A l’heure où se diffuse une forme de défiance face à la science, quand ce n’est pas le déni de ses « résultats » (antivax, platistes…), il est salutaire d’entendre des personnes comme Yann Mambrini[i], physicien vulgarisateur passionné et passionnant. 

Au Club des vigilants, il nous a emporté dans une « histoire de la science » très éclairante. Son envie et son goût de nous faire partager la beauté et la puissance de la pensée scientifique et de susciter notre curiosité pour les mystères de l'univers étaient palpables[ii].

Son intervention nous a fait vivre l’histoire des changements de paradigmes liés aux trois grandes révolutions scientifiques, illustrant chacune avec des découvertes clefs et nous montrant (avec une vraie pomme) comment la science avait évolué et les connaissances s’étaient enrichis au fil du temps, par palier. De manière quantique en quelque sorte…( « il faut savoir que dans l'histoire de la science, les révolutions scientifiques ne sont pas continues et linéaires, elles sont elles aussi quantiques »).

Ensuite la séance de question réponses a été l’occasion d’aborder les mystères actuels de la physique, tels que l'énergie noire, les multivers et la question de la recherche d'une théorie unifiée de la gravitation quantique, Fermi, son paradoxe et les extra-terrestres ont bien sûr été évoqués ! Après l’avoir écouté la question se pose : quelle peut être la place de l’humanité dans un cosmos si immense et en expansion ?

La révolution grecque : la naissance de la « physique »

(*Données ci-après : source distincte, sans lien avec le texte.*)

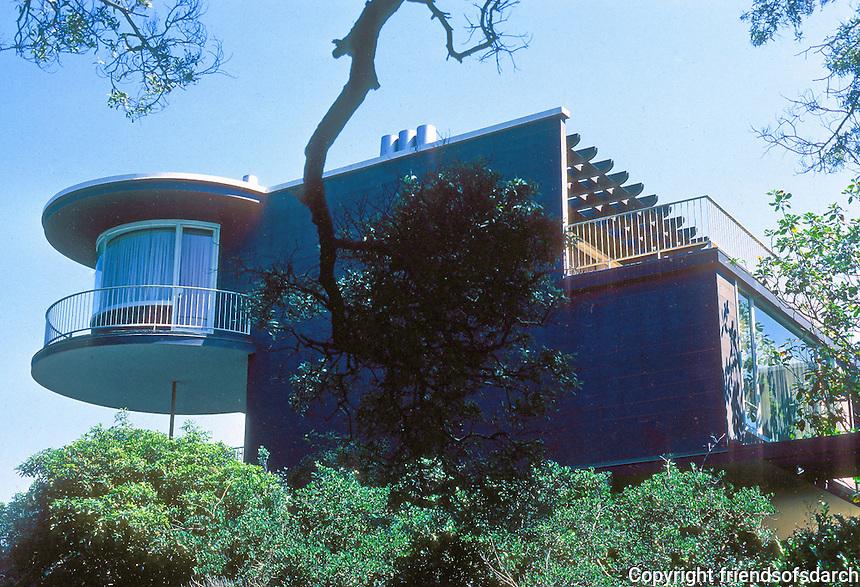 Erich Mendelsohn: House at 3778 Washington, San Francisco. Photo '78.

La période qui débute vers -600 avec l'école de Milet, notamment avec des figures telles que Anaximandre et Pythagore, est considérée comme le vrai début de la science. En grec, φύση (fýsi) signifie « nature » : c'est la première fois que l'homme cherche à expliquer les phénomènes naturels par des causes naturelles et non surnaturelles. 

Un personnage clef pour Yann Mambrini, parce qu’il montre la puissance de cette science, est Ératosthène. Celui qui a « mesuré » le rayon de la terre en utilisant la géométrie et l’observation, avec un simple bâton planté dans un puit le jour du solstice d’été à Assouan comme unique instrument ! Avec une pomme, le physicien nous raconte l’expérience qui a abouti à ce résultat universellement reconnu et qui constitue sans doute la vraie base de la recherche en physique. 
Son admiration est palpable : « un homme en plantant un bâton et en réfléchissant sur la géométrie comprend que la Terre est ronde, comprend qu'en mesurant l'angle, il a le rayon de la Terre sans jamais avoir fait le tour de la Terre. Donc ça c'est pour vous montrer la force de la science grecque ! […] Une fois qu’on a le rayon de la Terre, on peut avoir le rayon de la Lune parce qu'il y a des éclipses de Lune et on peut avoir ensuite la distance Terre Lune et on peut avoir même la distance Terre Soleil. Donc les Grecs avaient déjà calculé tout ça. Ils savaient déjà que dans le ciel ce sont des étoiles. Il y a déjà des écrits grecs là-dessus ».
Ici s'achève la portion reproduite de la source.